Train a structured or freeform document processing model in Microsoft Syntex

Follow the instructions in Create a model in Syntex to create a structured or freeform document processing model in a content center. Or, follow the instructions in Create a model on a local SharePoint site to create the model on a local site. Then use this article to train your model.

Diagram of the workflow to train an AI Builder model.

To train a structured or freeform document processing model, follow these steps:

Step 1: Add and analyze documents

After you create your structured or freeform document processing model, the Choose information to extract page opens. Here you list all pieces of information that you want the AI model to extract from your documents, such as Name, Address, or Amount.

Note

When you look for example files to use, see the document processing model input document requirements and optimization tips.

  1. You first define the fields and tables you want to teach your model to extract on the Choose information to extract page. For detailed steps, see Define fields and tables to extract.

  2. You can create as many collections of document layouts you want your model to process. For detailed steps, see Group documents by collections.

  3. After you create your collections and add at least five example files for each, AI Builder on Syntex will examine the uploaded documents to detect the fields and tables. This process usually takes a few seconds. When the analysis is complete, you can proceed with tagging the documents.

Step 2: Tag fields and tables

You need to tag the documents to teach the model to understand the fields and table data you want to extract. For detailed steps, see Tag documents.

Step 3: Train and publish your model

  1. After you create and train your model, you're ready to publish it and use it in SharePoint. To publish the model, select Publish. For detailed steps, see Train and publish your document processing model.

    Screenshot in showing the model details on the model home page.

  2. After the model is published, you will go to the model home page. You'll then have the option to apply the model to a document library.

    Screenshot of the model home page to apply the model a library.

Step 4: Use your model

  1. In the document library model view, notice that the fields you selected now display as columns.

    Document library model applied.

  2. Notice that the information link next to Documents notes that a forms processing model is applied to this document library.

  1. Upload files to your document library.

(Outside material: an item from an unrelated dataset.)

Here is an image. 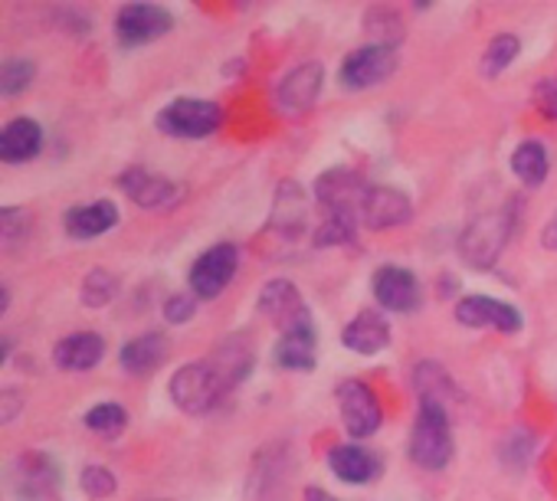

Any files that the model identifies as its content type lists the files in your view and displays the extracted data in the columns.

    Screenshot showing extracted data.

Note

If a structured or freeform document processing model and an unstructured document processing model are applied to the same library, the file is classified using the unstructured document processing model and any trained extractors for that model. If there are any empty columns that match the document processing model, the columns will be populated using those extracted values.

Set a page range for processing

For this model, you can specify to process a range of pages for a file rather than the entire file. You do this under Model settings, in the Page range setting. By default, the Page range setting is empty. If no page range is provided, the entire document will be processed. For more information, see Set a page range to extract information from specific pages.

Classification Date field

When any custom model is applied to a document library, the Classification Date field is included in the library schema. By default, this field is empty. However, when documents are processed and classified by a model, this field is updated with a date-time stamp of completion.

When a model is stamped with the Classification Date, you can use the Send an email after Syntex processes a file flow to notify users that a new file has been processed and classified by a model in the SharePoint document library.

To run the flow:

  1. Select a file, and then select Integrate > Power Automate > Create a flow.

  2. On the Create a flow panel, select Send an email after Syntex processes a file.

    Screenshot showing the Create a flow panel and flow option highlighted.

Use flows to extract information

Important

The information in this section doesn't apply to the latest release of Syntex. It is left as reference only for the form processing models that were created in previous releases. In the latest release, you no longer need to configure the flows to process existing files.

Two flows are available to process a selected file or batch of files in a library where a structured or freeform document processing model has been applied.

  • Extract info from an image or PDF file with a document processing model — Use to extract text from a selected image or PDF file by running a document processing model. Supports a single selected file at a time, and supports only PDF files and image files (.png, .jpg, and .jpeg). To run the flow, select a file, and then select Automate > Extract info.

    Screenshot showing the Automate menu with Extract info highlighted.

  • Extract info from files with a document processing model — Use with document processing models to read and extract information from a batch of files. Processes up to 5,000 SharePoint files at a time. When you run this flow, there are certain parameters you can set. You can:

    • Choose whether to include previously processed files (the default isn't to include previously processed files).
    • Select the number of files to process (the default is 100 files).
    • Specify the order in which to process the files (choices are by file ID, file name, file created time, or last modified time).
    • Specify how you want the order sorted (ascending or descending order).

    Screenshot showing the Run flow panel with parameter options highlighted.

Note

The Extract info from an image or PDF file with a document processing model flow is automatically available for a library with a document processing model associated. The Extract info from files with a document processing model flow is a template that must be added to the library if required.